What is asked:
In the listing below, convert the lines from the one containing "this 450×320 image." through the one containing "abandoned camper van [108, 77, 155, 117]", inclusive, into a numbered list. Omit blank lines.

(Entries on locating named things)
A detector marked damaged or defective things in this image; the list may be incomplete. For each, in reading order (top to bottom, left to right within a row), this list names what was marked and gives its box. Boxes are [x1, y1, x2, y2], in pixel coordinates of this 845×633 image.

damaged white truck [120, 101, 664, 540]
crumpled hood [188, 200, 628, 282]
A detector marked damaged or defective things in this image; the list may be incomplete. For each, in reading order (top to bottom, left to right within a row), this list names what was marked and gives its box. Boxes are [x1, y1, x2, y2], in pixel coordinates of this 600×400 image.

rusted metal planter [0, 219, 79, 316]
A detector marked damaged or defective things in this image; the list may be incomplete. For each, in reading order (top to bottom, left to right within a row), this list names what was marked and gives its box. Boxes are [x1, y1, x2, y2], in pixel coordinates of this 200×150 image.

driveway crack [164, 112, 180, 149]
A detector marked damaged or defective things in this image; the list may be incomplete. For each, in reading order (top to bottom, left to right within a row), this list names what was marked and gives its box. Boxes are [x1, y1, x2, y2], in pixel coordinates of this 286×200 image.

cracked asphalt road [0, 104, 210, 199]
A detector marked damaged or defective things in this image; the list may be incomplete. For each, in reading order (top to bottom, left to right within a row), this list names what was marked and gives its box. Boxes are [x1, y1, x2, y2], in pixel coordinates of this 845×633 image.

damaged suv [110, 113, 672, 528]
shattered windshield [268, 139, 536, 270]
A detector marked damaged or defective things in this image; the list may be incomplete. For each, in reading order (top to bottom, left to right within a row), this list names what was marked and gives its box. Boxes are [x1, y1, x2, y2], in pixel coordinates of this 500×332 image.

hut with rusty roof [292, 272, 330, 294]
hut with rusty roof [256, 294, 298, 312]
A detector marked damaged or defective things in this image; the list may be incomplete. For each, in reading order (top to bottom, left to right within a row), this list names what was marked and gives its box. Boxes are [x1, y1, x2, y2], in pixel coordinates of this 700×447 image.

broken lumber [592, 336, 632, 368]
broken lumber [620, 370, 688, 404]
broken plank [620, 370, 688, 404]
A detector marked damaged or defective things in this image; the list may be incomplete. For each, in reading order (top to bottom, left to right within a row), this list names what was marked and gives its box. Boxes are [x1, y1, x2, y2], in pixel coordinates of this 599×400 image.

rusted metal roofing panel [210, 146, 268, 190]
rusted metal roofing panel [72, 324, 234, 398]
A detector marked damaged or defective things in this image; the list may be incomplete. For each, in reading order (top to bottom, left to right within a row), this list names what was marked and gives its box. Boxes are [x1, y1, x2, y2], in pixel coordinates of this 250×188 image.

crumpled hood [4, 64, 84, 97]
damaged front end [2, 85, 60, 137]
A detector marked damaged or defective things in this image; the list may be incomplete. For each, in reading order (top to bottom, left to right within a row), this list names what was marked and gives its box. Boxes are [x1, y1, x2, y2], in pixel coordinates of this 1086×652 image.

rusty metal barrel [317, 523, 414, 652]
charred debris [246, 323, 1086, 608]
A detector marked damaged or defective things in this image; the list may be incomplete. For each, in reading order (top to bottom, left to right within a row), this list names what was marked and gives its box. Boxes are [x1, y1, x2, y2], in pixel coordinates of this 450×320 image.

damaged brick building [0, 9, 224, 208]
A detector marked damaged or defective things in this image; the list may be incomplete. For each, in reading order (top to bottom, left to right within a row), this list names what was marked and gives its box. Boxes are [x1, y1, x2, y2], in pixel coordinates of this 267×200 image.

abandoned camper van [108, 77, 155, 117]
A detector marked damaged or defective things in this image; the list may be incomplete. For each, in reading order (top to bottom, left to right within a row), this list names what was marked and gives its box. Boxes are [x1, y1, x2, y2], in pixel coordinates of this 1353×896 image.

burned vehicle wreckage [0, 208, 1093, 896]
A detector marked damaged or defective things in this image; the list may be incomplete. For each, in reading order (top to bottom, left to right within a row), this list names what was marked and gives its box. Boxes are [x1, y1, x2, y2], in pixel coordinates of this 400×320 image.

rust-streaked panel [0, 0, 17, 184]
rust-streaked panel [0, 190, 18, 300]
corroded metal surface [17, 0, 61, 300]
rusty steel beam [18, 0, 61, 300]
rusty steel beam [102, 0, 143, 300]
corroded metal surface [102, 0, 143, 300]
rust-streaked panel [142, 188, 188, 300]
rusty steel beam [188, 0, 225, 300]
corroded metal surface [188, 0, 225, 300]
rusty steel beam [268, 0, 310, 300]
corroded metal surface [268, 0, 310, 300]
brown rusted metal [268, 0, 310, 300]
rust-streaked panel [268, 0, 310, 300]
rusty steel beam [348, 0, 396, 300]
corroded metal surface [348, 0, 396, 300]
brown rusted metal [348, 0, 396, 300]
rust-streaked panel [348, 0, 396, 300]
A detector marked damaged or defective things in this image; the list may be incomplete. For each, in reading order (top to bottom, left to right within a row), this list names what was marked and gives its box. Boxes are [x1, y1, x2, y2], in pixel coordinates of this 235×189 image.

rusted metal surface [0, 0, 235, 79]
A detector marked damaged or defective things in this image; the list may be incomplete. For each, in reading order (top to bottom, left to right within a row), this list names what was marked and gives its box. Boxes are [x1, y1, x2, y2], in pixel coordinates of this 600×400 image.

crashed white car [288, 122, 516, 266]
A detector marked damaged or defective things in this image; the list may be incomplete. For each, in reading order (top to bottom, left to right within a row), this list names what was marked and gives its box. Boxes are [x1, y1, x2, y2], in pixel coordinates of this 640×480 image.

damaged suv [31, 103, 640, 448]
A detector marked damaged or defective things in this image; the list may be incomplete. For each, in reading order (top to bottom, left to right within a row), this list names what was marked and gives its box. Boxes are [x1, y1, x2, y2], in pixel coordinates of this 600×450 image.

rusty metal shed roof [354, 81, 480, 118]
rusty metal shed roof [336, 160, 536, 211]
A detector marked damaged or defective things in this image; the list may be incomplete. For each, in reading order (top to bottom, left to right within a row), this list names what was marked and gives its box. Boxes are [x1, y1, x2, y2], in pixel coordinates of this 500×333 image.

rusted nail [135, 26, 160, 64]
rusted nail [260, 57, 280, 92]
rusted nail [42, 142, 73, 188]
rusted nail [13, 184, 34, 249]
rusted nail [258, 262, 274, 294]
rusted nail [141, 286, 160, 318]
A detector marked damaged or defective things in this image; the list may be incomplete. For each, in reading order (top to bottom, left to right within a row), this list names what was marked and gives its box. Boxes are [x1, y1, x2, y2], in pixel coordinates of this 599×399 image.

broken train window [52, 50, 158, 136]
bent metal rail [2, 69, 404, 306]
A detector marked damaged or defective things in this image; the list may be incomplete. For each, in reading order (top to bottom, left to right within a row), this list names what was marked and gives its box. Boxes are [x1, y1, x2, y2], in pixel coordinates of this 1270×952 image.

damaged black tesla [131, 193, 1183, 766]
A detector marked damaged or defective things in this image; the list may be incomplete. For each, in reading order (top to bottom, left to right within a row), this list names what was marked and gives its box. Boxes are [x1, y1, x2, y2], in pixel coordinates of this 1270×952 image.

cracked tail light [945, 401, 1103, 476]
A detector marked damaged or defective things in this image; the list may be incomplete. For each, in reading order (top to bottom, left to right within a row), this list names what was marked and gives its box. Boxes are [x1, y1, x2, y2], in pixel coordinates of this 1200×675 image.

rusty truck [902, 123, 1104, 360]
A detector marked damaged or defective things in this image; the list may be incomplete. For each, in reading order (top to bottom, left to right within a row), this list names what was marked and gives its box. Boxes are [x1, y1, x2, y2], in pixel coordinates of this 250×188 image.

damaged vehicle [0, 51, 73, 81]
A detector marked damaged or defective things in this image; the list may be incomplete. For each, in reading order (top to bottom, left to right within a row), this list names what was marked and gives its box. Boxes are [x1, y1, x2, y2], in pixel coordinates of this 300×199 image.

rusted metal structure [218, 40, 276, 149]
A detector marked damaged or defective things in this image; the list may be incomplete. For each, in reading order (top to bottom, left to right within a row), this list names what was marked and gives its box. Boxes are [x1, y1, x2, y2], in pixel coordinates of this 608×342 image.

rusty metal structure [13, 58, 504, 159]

Result:
1. A detector marked damaged or defective things in this image; the list may be incomplete. For each, in reading order (top to bottom, left to right within a row), this list names what was marked and gives its box. Boxes are [x1, y1, x2, y2], in pixel coordinates of this 450×320 image.
2. damaged brick building [0, 9, 224, 208]
3. A detector marked damaged or defective things in this image; the list may be incomplete. For each, in reading order (top to bottom, left to right within a row), this list names what was marked and gives its box. Boxes are [x1, y1, x2, y2], in pixel coordinates of this 267×200 image.
4. abandoned camper van [108, 77, 155, 117]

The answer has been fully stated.